Bosch hat nicht die Auferstehung Jesu gemalt, sondern die Aufnahme der vielen Seligen. Wir sind also gemeint. Bosch hat die österliche Glaubenserfahrung quasi demokratisiert. Es ist nicht mehr nur das exklusive Erlebnis von Gottes Sohn. Wir alle sind angesprochen, sind einbezogen und Teil der Heilsgeschichte geworden. Das über 500 Jahre alte Bild wird zum Glaubenszeugnis und schenkt uns die Begegnung mit der Gegenwart.

Das Gemälde ist längst nicht so detailfreudig wie andere Bilder von ihm. Dennoch ist auch hier viel los. Ein wenig salopp gesprochen ähnelt die Begleitung der Seelen himmelwärts beinahe dem Betrieb auf den Startbahnen internationaler Flughäfen. Von Engeln begleitet werden die Seelen der Reihe nach zu einem Tunnel und ins ewige Licht geführt. Wie finster es unten überall noch ist - sogar die Gewänder der Engel sind davon beeinflusst -; und wie strahlend dagegen der kreisrunde Weg ins gleißende Licht erscheint. Gegen Ende dieses seligen Aufstiegs gibt es dann nur noch einen Engelsbegleiter; und das letzte Wegstück gehen wir allein. Am Ende wartet auf uns möglicherweise wieder ein Engel. Doch im grellen Gegenlicht ist diese nass in nass gemalte Gestalt - rechts neben der ankommenden Seele - so gut wie nicht zu erkennen. Mit ein paar Schemen müssen wir uns begnügen. Was uns dort also erwarten wird, hat Bosch bis zur Unkenntlichkeit ausgeleuchtet. Diese Figur ist so gut wie ungemalt.

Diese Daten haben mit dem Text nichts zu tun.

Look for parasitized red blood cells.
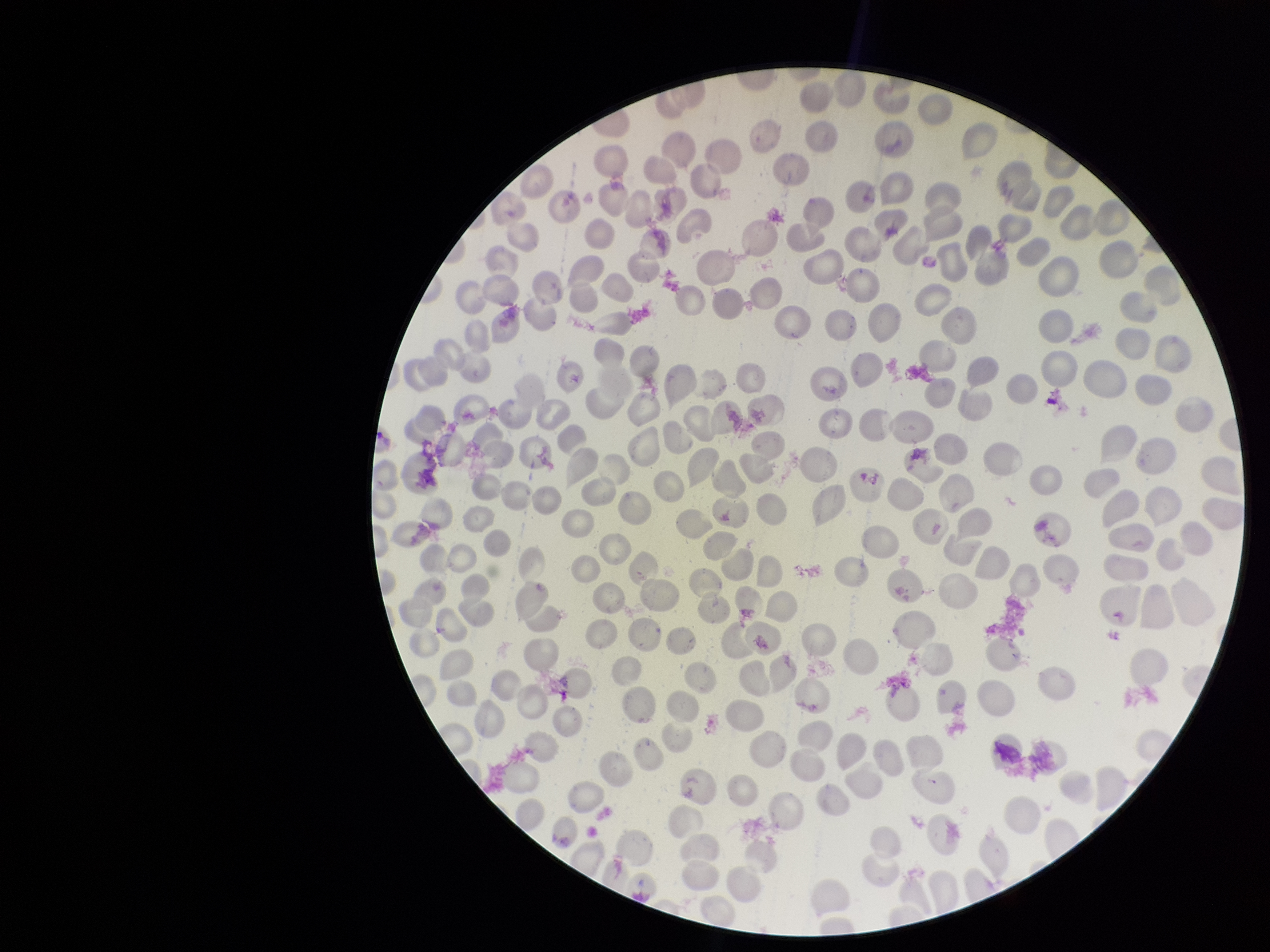

None seen.

stain = Giemsa
preparation = thin blood smear
image size = 1270×952 pixels
patient malaria status = positive
red blood cell count = 268
capture = smartphone photograph through the microscope eyepiece
parasitized red blood cell count = 0
species reported for this patient = Plasmodium vivax
field of view = single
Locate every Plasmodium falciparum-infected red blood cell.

Das Licht ist kaum mehr als ein Fleck auf diesem insgesamt dunklen Bild. Zur Grundierung hatte Bosch erst einmal eine schwarze Farbschicht auf die Holztafeln aufgetragen. Damit war nicht nur der Grundton angeschlagen, sondern auch die besondere Dramaturgie. Denn wie in einem Sog richten sich unsere Augen mit den Blicken der Seelen hinauf zum Licht. Genau dort wird die Grenze zum Göttlichen gezogen.

Die Beobachtung des Himmels ist der Anfang aller Religion. Der Himmel ist selbst dann noch ein Sehnsuchtsort der Menschheit geblieben, als die Naturwissenschaften sich eifrig daran machten, ihn zu entzaubern und uns das Staunen auszutreiben.

Doch noch immer streben Glaube und Hoffnung himmelwärts. Dieses Emporheben haben die Menschen in Stein gehauen. Die gotischen Kathedralen mit ihrer filigranen, vertikalen Ausrichtung, sind im Grunde ein einziges Gotteslob. Dass Gott im Himmel oder Gott vielleicht auch der Himmel ist, durften die Menschen früh einer zuverlässigen Quelle entnehmen. Denn im "Vaterunser", dem einzigen Gebet, das Jesus die Jünger lehrte, heißt es gleich zu Beginn: "Vaterunser im Himmel". Hieronymus Bosch reicht dazu das Licht. Aber das ist bei ihm alles. Die Aufnahme in den Himmel erscheint wie eine Explosion des Lichts. "Gott ist Licht", schreibt Benedikt.

In der allegorischen Welt des niederländischen Malers ist es dieses Bild, das einen Ausweg aus Sünde, Strafe und Höllenqual zeigt. Eine Handreichung fürs Leben; ein Trost vielleicht auch für den Maler selbst, sechs Jahre vor seinem eigenen Tod.

Auch darum ist die Auferstehung bei Bosch nicht als Allegorie zu lesen und zu begreifen. In seinem Bild steht sie uns wie eine historische Realität vor Augen. Das österliche Geschehen ist kein Mythos und keine Vision, keine Utopie und auch kein Märchen. Sie scheint schlichtweg ein Ereignis zu sein, ein Moment der Geschichte, der etwas ganz und gar Neues entstehen lässt.

Was nach dem Tod kommt und was uns nach dem Tod erwartet, weiß niemand. Diese Unkenntnis und Ungewissheit des Menschen aber kann nicht als simpler Grund dazu dienen, den möglichen Triumph des Lebens über den Tod abzustreiten. Auch auf dem Bild von Hieronymus Bosch geht es nicht darum, Dinge zu erfahren, die wir nicht verstehen können. Das Bild ist eine stille und doch dramatische Verheißung, in eine neue Welt aufzubrechen und in ein neues Leben. Die vielen Seligen auf dem Bild sind der Beginn vieler neuer Geschichten und ihre Aufnahme in den Himmel viele kleine Osterfeste.